Las situaciones legales rodean cada aspecto de nuestras vidas, desde el nacimiento hasta la muerte. En algún momento de tu vida, necesitarás un abogado.  Esto es casi tan seguro como que necesitarás atender tu salud con un médico. Ya sea para trámites notariales o para representación legal, en algún momento necesitarás un abogado de confianza.  Evita que llegue el momento y no estés preparado.

Aquí te presento 3 razones por las que debes tener un abogado de confianza:

  1. Preparación: Contar con un abogado de confianza, aunque no lo necesites de inmediato, te garantiza descansar en la certeza de que, llegado el momento de necesitar asistencia legal, contarás con alguien a quien ya conoces y que te conoce a ti. En casos criminales en los que hay arrestos, por ejemplo, terminan siendo los familiares quienes buscan abogado. En casos como este,  no tendrás el tiempo ni la facilidad de escoger.

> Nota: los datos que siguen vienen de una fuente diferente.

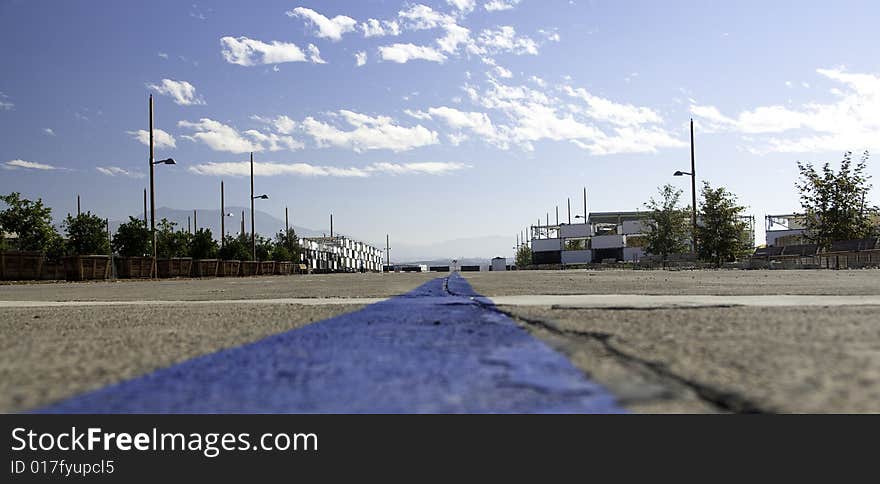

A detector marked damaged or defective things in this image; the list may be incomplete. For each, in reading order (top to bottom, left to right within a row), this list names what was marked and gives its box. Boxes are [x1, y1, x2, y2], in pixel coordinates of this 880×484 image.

crack in asphalt [446, 278, 768, 414]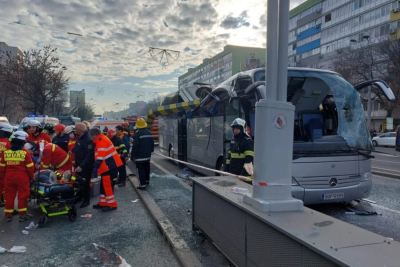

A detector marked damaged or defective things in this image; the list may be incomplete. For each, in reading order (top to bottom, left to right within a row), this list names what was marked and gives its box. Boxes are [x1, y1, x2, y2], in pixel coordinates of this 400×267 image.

shattered windshield [288, 69, 372, 151]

Te daré un “tip”: Haz una búsqueda en internet, conoce tus alternativas, lee sobre tus candidatos y mantén siempre cerca su información de contacto.  Llámale o consúltale tus dudas, las áreas del derecho que trabaja y un estimado de sus honorarios.

Cuando me encuentro con personas que no sabían de mi práctica legal, siempre me dicen: AH pues ya lo sé, por si lo necesito.  ¡Haz tu elección!

  1. Confianza: El abogado es la persona capacitada para representarte legalmente. En muchos casos la familia, la propiedad y hasta la vida o la libertad de una persona está en las manos de un abogado.  Por esto esa relación debe fluir en confianza.

Por otra parte, la representación adecuada, requiere que el abogado conozca información personal tuya, alguna puede ser sensitiva, confidencial y en ocasiones hasta vergonzosa.  Para que puedas sentirte cómodo al contarle tus situaciones, al pedirle o exigirle, debe existir una relación de respeto y confianza.

Te daré un “tip test”: Cuando te reúnas por primera vez con tu abogado, evalúa:

  1. Si lograron sentirse cómodos en la conversación;
  2. Si lograste sentir que sus conocimientos y áreas de práctica son apropiados a tu caso;
  3. Si su accesibilidad cumple con tus expectativas;
  4. Si está interesada o interesado en tu caso, si reacciona positivamente a tus solicitudes;

Si la contestación es afirmativa, haz encontrado a tu abogada, o abogado de confianza.

Confiar en tu abogado te permitirá hablarle con franqueza, pedirle que te explique lo que no entiendes y de seguro sentirás  está de tu lado, y que representa tus mejores intereses.

  1. Costos: No estar preparado financieramente para la eventualidad de necesitar un abogado, es un error. Una pluma rota en la casa, puede requerir un plomero, un corto circuito, un electricista y una demanda, un abogado. Debes estar preparado económicamente para costear un abogado. En los casos criminales, si no tienes o no puedes costear uno, el estado lo provee.  Pero en todos los demás casos, te toca. Si te preparas para una eventualidad el dinero no tiene por qué ser un problema.

Los abogados tienen la libertad de poner sus precios de acuerdo a su experiencia, la complejidad del caso, la magnitud de la controversia o la acción que se requiera para trabajarla, entre otros aspectos.  Es incorrecto concluir que un abogado por cobrar más, hará mejor trabajo, o por cobrar menos, lo hará mal.  Asegúrate que los honorarios que cobra el abogado que escoges, sean cónsonos a tu capacidad para pagarlo. Así evitarás deudas que no puedes pagar.

Siempre ten en cuenta que es preferible mantener un contrato escrito con tu abogada o abogado que establezca los términos, deberes y responsabilidades de cada uno. Que incluye y q no incluye la representación, quien, cuanto, cómo y en qué forma se pagará. Cuentas claras… ya sabemos.

Te daré un “tip”: Ten unos ahorritos para emergencias de este tipo y al consultarte con un abogado o abogada siempre pregunta, que es un contrato contingente.

Te invito a que consideres todos los beneficios de tener un abogado de confianza y te lances a mantener tus derechos, a tu alcance.